In [101]:
import os
import pandas as pd
import numpy as np
import joblib
from sklearn.impute import SimpleImputer
from feature_engine.outliers import Winsorizer
from sklearn.pipeline import Pipeline
from sklearn.model_selection import train_test_split
from feature_engine.wrappers import SklearnTransformerWrapper
from sklearn.feature_selection import SelectFromModel
from sklearn.ensemble import RandomForestClassifier
from data import final_features, winsorize_variables
pd.set_option('display.max_columns',50)

### Preprocess
In this section preprocessing the created features will be applied in order to quit NA's, treat outliers and select most important features

In [102]:
def get_preprocessor(
    X: pd.DataFrame,
    y: pd.Series,
    winsorize_variables,
    final_features,
    n_estimators: int=100,
    max_features: int=None,
    random_state: int=102
    
):
    steps = [
        ('zero_imputer', SklearnTransformerWrapper(
            SimpleImputer(
                missing_values=np.nan, strategy='constant', fill_value=0
                ), variables=final_features))
        ,('max_winsorizer', Winsorizer(
            variables=winsorize_variables, capping_method='iqr', tail='right', 
            fold=3))
    ]
    # Running initial pipeline
    initial_pipeline = Pipeline(steps, verbose=True)
    initial_pipeline.fit(X)
    
    X_preprocessed = initial_pipeline.transform(X)
    
    # Fetaure selector
    feature_selector = SelectFromModel(
        RandomForestClassifier(
            n_estimators=n_estimators, random_state=random_state
            ),
            max_features=max_features, threshold=0
            )
    feature_selector.fit(X_preprocessed, y)
    column_names = feature_selector.get_feature_names_out().tolist()
    
    # Defining final preprocess pipeline
    steps = [
            ('preprocessor', initial_pipeline),
            ('selector', feature_selector)
        ]

    # Running preprocess pipeline
    preprocessor = Pipeline(steps, verbose=True)
    
    return preprocessor, column_names


###### Define some parameters to preprocess data

In [103]:
data = pd.read_csv('data/features_preprocessed.csv')
time_split = True
test_size = 0.2
random_state = 102
target = 'target'

###### I will implement an Out Of Time train/test split, which is more suitable for this type of problem. In this approach, we train our model on data from a specific time period and subsequently evaluate its performance on new data. Therefore, an out-of-time partitioning strategy is a more effective approach for handling time-dependent scenarios.

In [104]:
if time_split:
    data['APPLICATION_DATETIME'] = pd.to_datetime(data['APPLICATION_DATETIME'])
    data = data.sort_values(by='APPLICATION_DATETIME', ascending=True)
    train, test = data.iloc[:int(data.shape[0] * (1 - test_size)), :], \
                        data.iloc[int(data.shape[0] * (1 - test_size)):, :]
else:
    train, test = train_test_split(data, test_size=test_size, random_state=random_state)

    
y_train = train[target]
X_train = train[final_features]

y_test = test[target]
X_test = test[final_features]


###### Create the preprocessor with the function i defined above

In [105]:
# Creating preprocess pipeline
preprocessor, columns_names = get_preprocessor(
            X=X_train, y=y_train, winsorize_variables=winsorize_variables,
            final_features=final_features, random_state=random_state,
            max_features=75
            )

[Pipeline] ...... (step 1 of 2) Processing zero_imputer, total=   0.1s
[Pipeline] .... (step 2 of 2) Processing max_winsorizer, total=   0.0s


###### Save the preprocessor

In [106]:
joblib.dump(preprocessor, 'models/preprocessor.joblib.dat')

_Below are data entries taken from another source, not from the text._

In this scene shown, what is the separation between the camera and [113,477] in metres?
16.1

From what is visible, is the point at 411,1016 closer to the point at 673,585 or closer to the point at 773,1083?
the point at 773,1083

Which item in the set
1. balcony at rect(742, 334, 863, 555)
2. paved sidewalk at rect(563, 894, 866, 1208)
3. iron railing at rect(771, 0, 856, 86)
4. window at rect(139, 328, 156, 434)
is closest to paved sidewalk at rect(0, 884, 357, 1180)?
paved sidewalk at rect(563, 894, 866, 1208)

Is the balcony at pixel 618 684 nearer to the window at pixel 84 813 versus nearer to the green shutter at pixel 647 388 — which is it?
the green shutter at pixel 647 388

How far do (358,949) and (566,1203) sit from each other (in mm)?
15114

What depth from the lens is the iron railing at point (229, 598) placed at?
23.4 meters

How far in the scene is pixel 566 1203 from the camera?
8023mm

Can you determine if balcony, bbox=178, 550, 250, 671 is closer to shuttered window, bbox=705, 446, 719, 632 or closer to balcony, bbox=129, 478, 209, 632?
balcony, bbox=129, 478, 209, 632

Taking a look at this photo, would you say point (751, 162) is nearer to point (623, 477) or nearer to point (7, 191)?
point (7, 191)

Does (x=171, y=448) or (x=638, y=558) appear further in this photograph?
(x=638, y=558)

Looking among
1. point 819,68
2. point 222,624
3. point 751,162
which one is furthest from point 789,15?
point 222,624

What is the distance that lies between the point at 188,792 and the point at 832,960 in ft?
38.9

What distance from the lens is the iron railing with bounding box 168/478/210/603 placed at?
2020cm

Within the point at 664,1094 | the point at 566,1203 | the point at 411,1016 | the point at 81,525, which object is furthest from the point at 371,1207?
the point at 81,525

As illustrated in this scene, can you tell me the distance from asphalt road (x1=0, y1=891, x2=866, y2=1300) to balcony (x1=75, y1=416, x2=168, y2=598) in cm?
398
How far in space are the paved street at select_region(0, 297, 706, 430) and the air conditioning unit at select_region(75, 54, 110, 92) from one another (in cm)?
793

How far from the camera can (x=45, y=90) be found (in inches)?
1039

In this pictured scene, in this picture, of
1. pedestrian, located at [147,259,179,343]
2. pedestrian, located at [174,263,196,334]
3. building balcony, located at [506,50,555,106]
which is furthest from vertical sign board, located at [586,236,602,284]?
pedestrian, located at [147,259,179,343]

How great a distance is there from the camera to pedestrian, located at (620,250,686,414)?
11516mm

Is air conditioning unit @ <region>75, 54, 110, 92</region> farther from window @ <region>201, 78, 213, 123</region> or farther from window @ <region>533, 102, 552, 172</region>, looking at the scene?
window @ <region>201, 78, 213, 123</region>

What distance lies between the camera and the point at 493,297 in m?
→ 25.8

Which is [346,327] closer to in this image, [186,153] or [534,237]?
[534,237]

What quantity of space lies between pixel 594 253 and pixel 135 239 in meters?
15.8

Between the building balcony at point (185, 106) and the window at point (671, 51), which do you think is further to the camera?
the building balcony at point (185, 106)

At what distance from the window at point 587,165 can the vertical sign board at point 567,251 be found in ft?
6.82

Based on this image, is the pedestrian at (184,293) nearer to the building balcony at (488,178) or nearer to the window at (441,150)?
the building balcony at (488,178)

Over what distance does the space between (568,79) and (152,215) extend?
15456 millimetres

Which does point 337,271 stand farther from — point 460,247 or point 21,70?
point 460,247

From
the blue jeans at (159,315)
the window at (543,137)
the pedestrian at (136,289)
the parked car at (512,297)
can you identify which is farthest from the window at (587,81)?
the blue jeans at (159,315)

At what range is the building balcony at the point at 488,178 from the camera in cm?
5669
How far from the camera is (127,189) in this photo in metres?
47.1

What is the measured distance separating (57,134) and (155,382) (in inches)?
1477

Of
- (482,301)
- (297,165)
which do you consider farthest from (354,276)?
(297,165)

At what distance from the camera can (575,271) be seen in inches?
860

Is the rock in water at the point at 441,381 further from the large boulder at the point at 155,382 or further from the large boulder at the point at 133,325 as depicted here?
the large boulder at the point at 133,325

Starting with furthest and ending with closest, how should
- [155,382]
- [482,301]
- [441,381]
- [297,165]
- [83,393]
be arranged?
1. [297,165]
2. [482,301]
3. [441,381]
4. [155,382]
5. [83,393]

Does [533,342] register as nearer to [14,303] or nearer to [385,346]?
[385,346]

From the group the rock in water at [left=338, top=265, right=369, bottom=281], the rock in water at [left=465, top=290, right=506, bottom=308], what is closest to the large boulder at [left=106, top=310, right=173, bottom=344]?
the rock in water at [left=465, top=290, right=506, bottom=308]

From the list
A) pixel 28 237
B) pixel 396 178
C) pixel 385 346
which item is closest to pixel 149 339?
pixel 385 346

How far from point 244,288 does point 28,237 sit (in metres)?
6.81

['models/preprocessor.joblib.dat']

###### Preprocess the train/test data and save it

In [107]:
# Saving train set
train_preprocessed = pd.DataFrame(
    preprocessor.transform(X_train), columns=columns_names
    )
train_preprocessed[target] = y_train.values
train_preprocessed.to_csv('data/train_data.csv', index=False)

In [108]:
# Saving train set
test_preprocessed = pd.DataFrame(
    preprocessor.transform(X_test), columns=columns_names
    )
test_preprocessed[target] = y_test.values
test_preprocessed.to_csv('data/test_data.csv', index=False)